波紋の正体、あるいは置き去りにされた聖域
「……如月先輩。あの、私……」
凛が図書室を飛び出した後、残された白瀬乃愛は、凍り付いた空気の中で立ち尽くしていた。
「……白瀬さん。今の呼び方、どこで聞いたんだ?」
「え、あ……。お昼休みに、クラスの女の子たちが噂してたんです。『あの鉄面の三宅さんが、如月くんのことを下の名前で呼んでた』って。……だから私、それが今のこの学校の流行り(スタンダード)なんだと思って。……仲良くなりたくて、真似しちゃったんです。……ごめんなさい」
乃愛は、泣き出しそうな顔で俯いた。彼女に悪気はなかった。ただ、にぎやかな「名門・翠ヶ丘」のような空気感に憧れて、耳にした噂を「正解」だと思い込んでしまっただけなのだ。
だが、その無邪気な一言が、凛の心を粉々に砕いた。
二人だけの秘密。神様の介入さえ拒んで守り抜いた、あの「名前呼び」という聖域は、すでに外側へ漏れ出し、無責任な噂話として消費されていた。
「……律先輩。追いかけなくて、いいんですか?」
乃愛が不安げに僕の顔を覗き込む。
僕は、凛が走り去った開けっ放しのドアをじっと見つめた。
追いかけるのは簡単だ。でも、今の彼女を追いかけて、どんな言葉をかければいい?
「気にするな」なんて言葉は、翠ヶ丘時代にプライドをズタズタにされた彼女にとっては、無神経な暴力でしかない。
「……今は、追いかけない」
僕は椅子に深く座り直し、机の上に残された、彼女が食べ損ねたグミの袋を見つめた。
「彼女は、自分の力で『完璧』であろうとしてきたんだ。それを他人に笑われたと感じている今、僕が中途半端に慰めるのは、彼女のプライドをさらに傷つけることになる」
図書室に、夕暮れの不気味な静寂が戻ってくる。
神様がいれば、一瞬で彼女の悲しみを取り除いてくれただろう。
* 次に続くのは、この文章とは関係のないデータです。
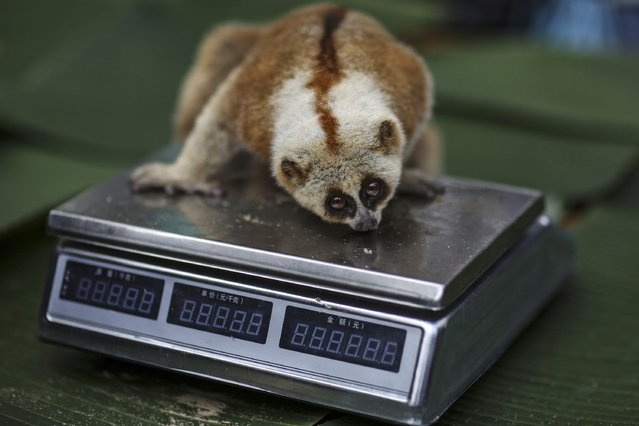 A slow loris sits on a scale as staff measures its weight at a national forest park in Puer, Yunnan province November 16, 2014. (Photo by Wong Campion/Reuters)
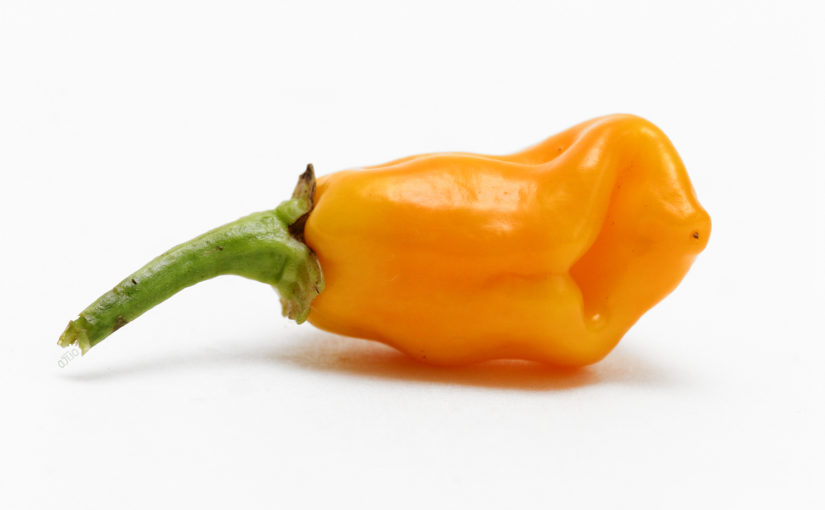 Datil Pepper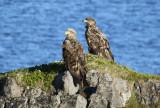 White-tailed Eagle (Haliaeetus albicilla) Norway - Vardø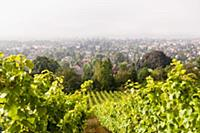A view from the Karl Friedrich Aust vineyard at Ra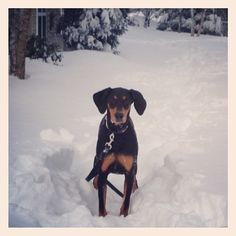 Our Doberman Pinscher, Cooper, and his first blizzard.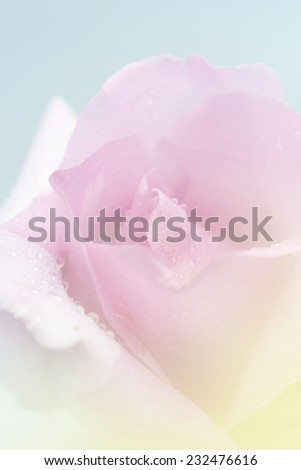 Sweet pink rose in soft style may use for background. Rose flower background.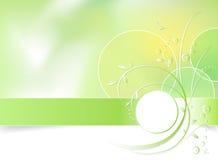 Fond vert de fleur de source Images stock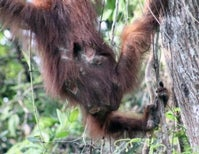 Call of the Orangutan: Injuries and Their Limitations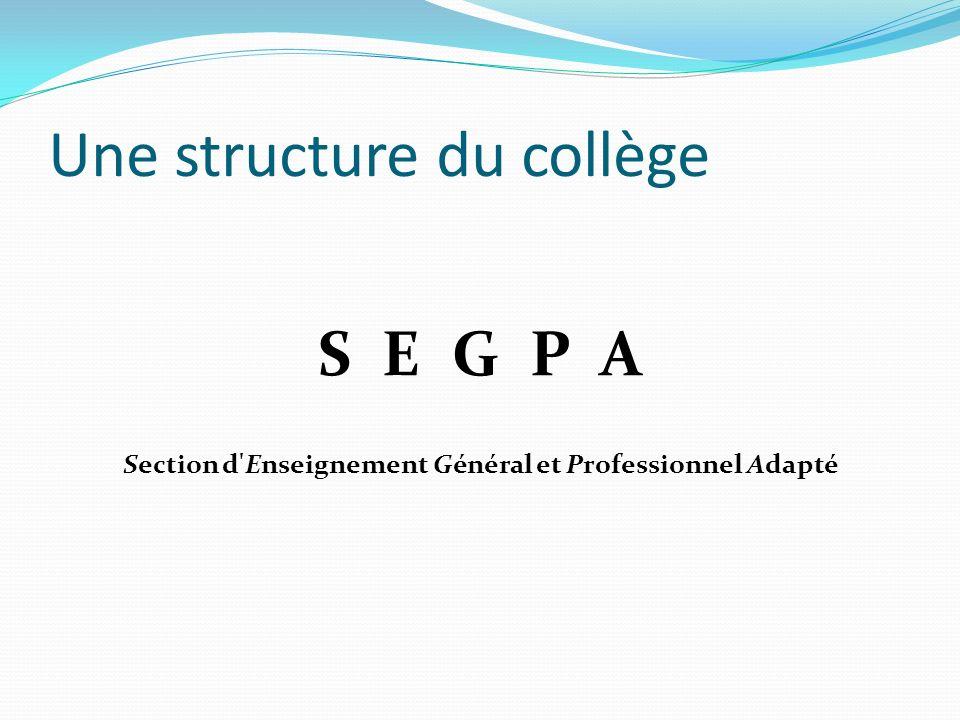 Une structure du collège S E G P A Section d'Enseignement Général et Professionnel Adapté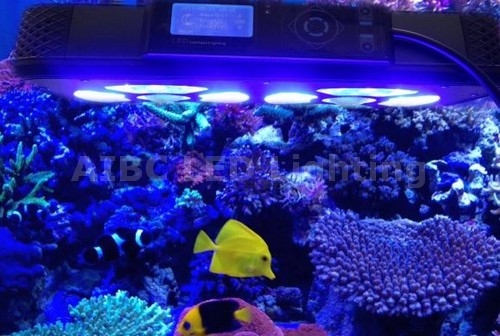 led aquarium lights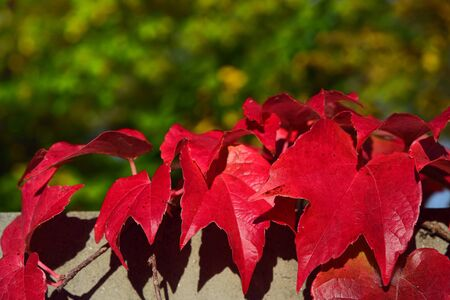 Red leaves of wild wine tendril against a wall against a green background in nature in autumn in Bavaria 版權商用圖片
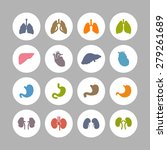 organs icons | Shutterstock .eps vector #279261689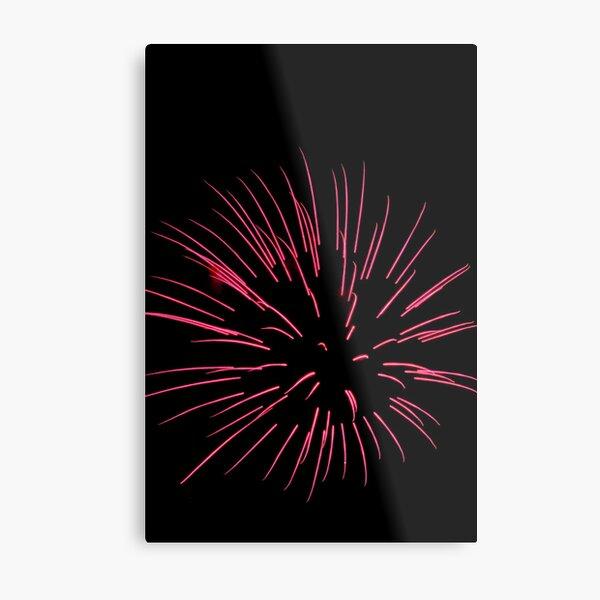 anemone Metal Print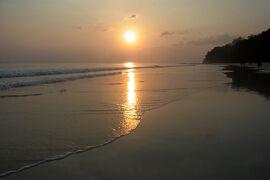 チョロ?チャロ?印度の旅:アンダマン・ニコバル諸島(ハヴロック)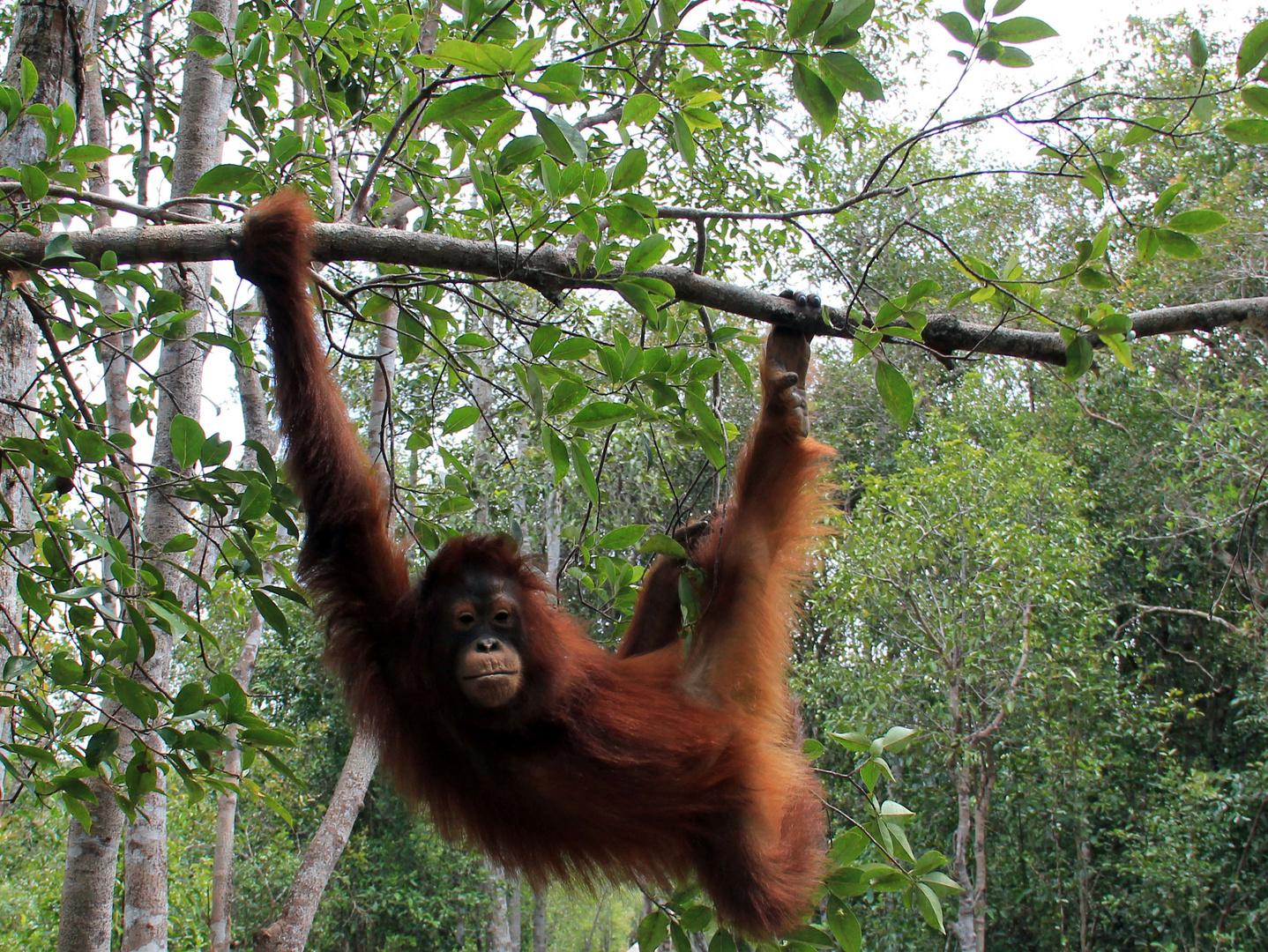 Kalimantan - Orang Utan Model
でも、今の世界にそんな奇跡はない。あるのは、取り返しのつかない言葉の刃と、離れてしまった二人の距離だけだ。
「……冷たいんですね、律先輩」
乃愛が小さく呟いた。
冷たいのかもしれない。でも、僕は信じている。
凛が、あのお菓子とゲームを愛する「本当の自分」を、自分自身で認められる日が来ることを。そのためには、僕が安易に彼女を「助ける」のではなく、彼女が再び僕の前に立つまで、ここで待ち続ける必要があるんだ。
夕日に照らされた図書室の床。
そこには、もう彼女の影はなかった。
律はあえて「追いかけない」という苦渋の決断を下しました。
翠ヶ丘時代のトラウマから、凛は「他人からの同情」を極端に嫌います。律が今追いかければ、彼女はさらに「惨めな自分」を自覚してしまう。
名前を呼ぶという特別な行為が、ありふれた噂話に成り下がった絶望。
二人の物語は、かつてないほどの冷え込みを見せています。